In this paper, the authors present a declination of the Active Inference (AI) framework on the Linear Gaussian Dynamical Systems (LGDS); they argue that, in the application of AI on LGDS, the epistemic term in the Expected Free Energy (EFE) is ineffective, independently of the specific control chosen for modelling LGDS transitions. Additionally, they analyse the "epistemic power" of the different sorts of control - the additive and the multiplicative one - using a Mutual Information term isolated in EFE, concluding that although the additive control continues to give any epistemic information, multiplicative controls permit state transitions epistemic evaluation. 

The reviewer's opinion is that the spirit of the paper is to encourage: to study applications of AI on artificial/formal systems having engineering importance is of considerable interest. Undoubtedly, the paper is well written and, although it is technical, it is easily readable. The rigour of the mathematical derivations - just a corrigendum in Equation (35) that defines MI without the log function - and the formal approach is justified by the specificity of the result, crucially related to the nature of the distributions involved. On the other hand, the scientific result proposed by the paper has remarkable repercussions on numerous systems whose variables follow Gaussian distributions, and this requires extreme prudence in every formal passage.

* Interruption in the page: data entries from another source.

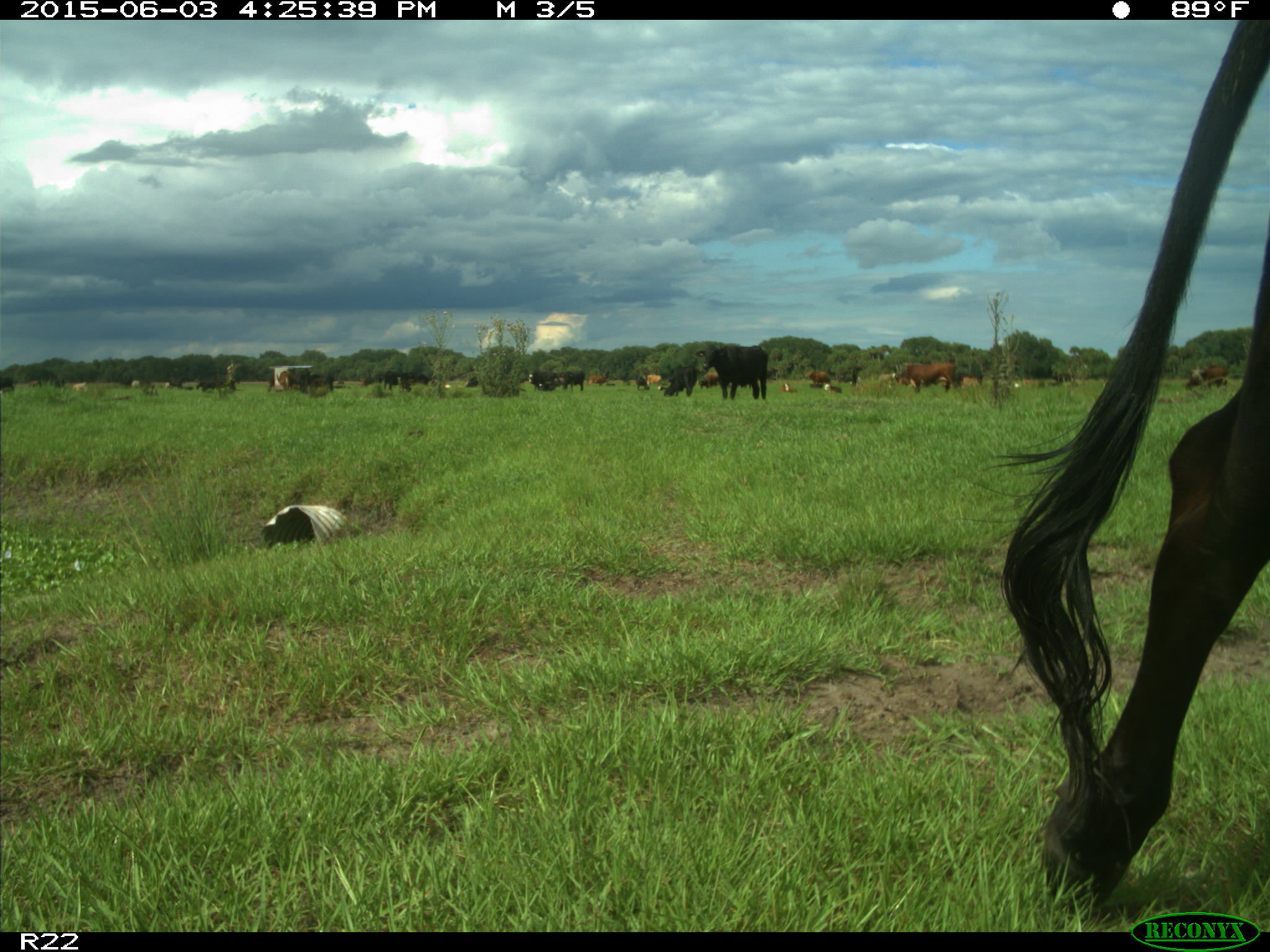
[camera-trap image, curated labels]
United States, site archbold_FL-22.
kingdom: Animalia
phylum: Chordata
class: Mammalia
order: Artiodactyla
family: Bovidae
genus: Bos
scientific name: Bos taurus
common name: domestic cow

Probably, in terms of paper organisation, this formal attitude could have been kept in 'Experiments',  where authors have decided to show some numerical cases in the place of more generic - and still manageable - mathematical proofs or graph numerical results as a function of parameters. 

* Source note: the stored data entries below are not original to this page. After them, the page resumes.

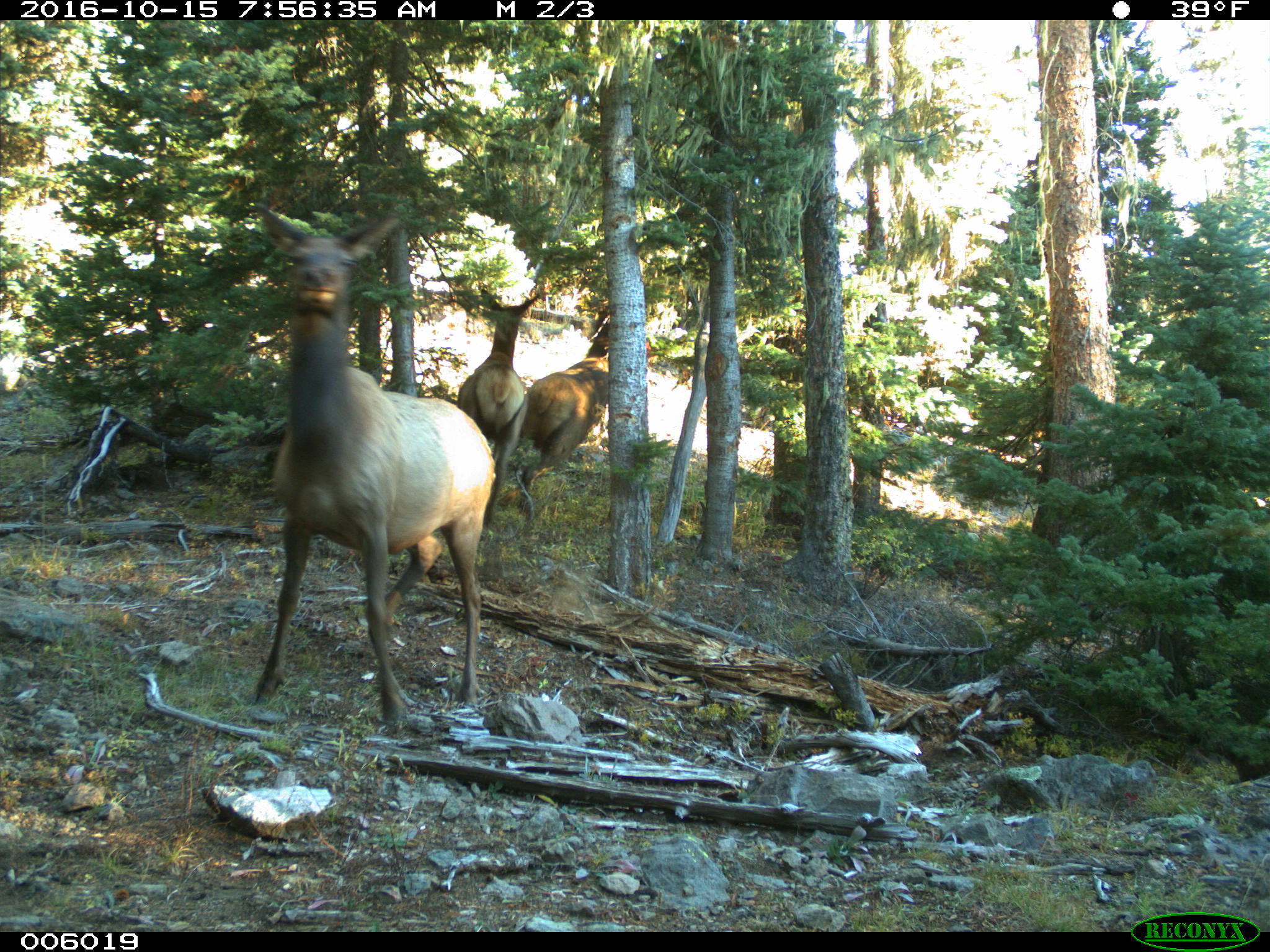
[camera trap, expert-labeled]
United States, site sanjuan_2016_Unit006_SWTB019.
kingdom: Animalia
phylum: Chordata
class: Mammalia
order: Artiodactyla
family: Cervidae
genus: Cervus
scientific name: Cervus elaphus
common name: red deer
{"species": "Cervus elaphus (red deer)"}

Nevertheless, this reviewer thinks there could be a theoretical bug in the mathematical procedure conditioning the ensuing results. Moving from Eq. (34b) to Eq. (34c), authors consider q(z_k|x_k,u_k) as a factor of the marginalisation of the joint density q(z_k,x_k|u_k) and that provides a term of MI of the variable x_k e z_k in the EFE expression. However, that marginalisation contradicts the crucial assumption made in AI about the form of the joint density q(x_k, z_k|u_k): fixed k, the distribution of hidden states z_k do not depend on observations x_k, i.e., q(x_k, z_k|u_k) = q(z_k|u_k)q(x_k|z_k), where q(x_k|z_k) represent the likelihoods defined in the generative model. Substantially, this position breaks the symmetricity of the joint density and entails a precise causation path where states transit in time and cause observations, not vice versa. Of course, this position alters the remaining derivations: one cannot replace q(z_k|x_k,u_k) with q(z_k,x_k|u_k)/q(x_k,u_k) but using q(x_k, z_k|u_k) = q(z_k|u_k)q(x_k|z_k) in the second term of (34b) one gets the Information Gain term (please, see reference 8 of your bibliography). A straightforward approach would have been to substitute into Equation (30) the generative model of future states p(x_k,z_k|u_k)=q(z_k|x_k,u_k)p(x_k). In both cases, one comes to an EFE expression with a correct "ambiguity" term that, incidentally, cannot be a simple entropy of the outcome distribution but is an expected entropy of the likelihoods over the expected states. That term, or one among its homologous expressions, can be employed to assess the epistemic value related to a series o controls, not MI that is unsuitable to the scope because it evaluates the dependence between variables exclusively.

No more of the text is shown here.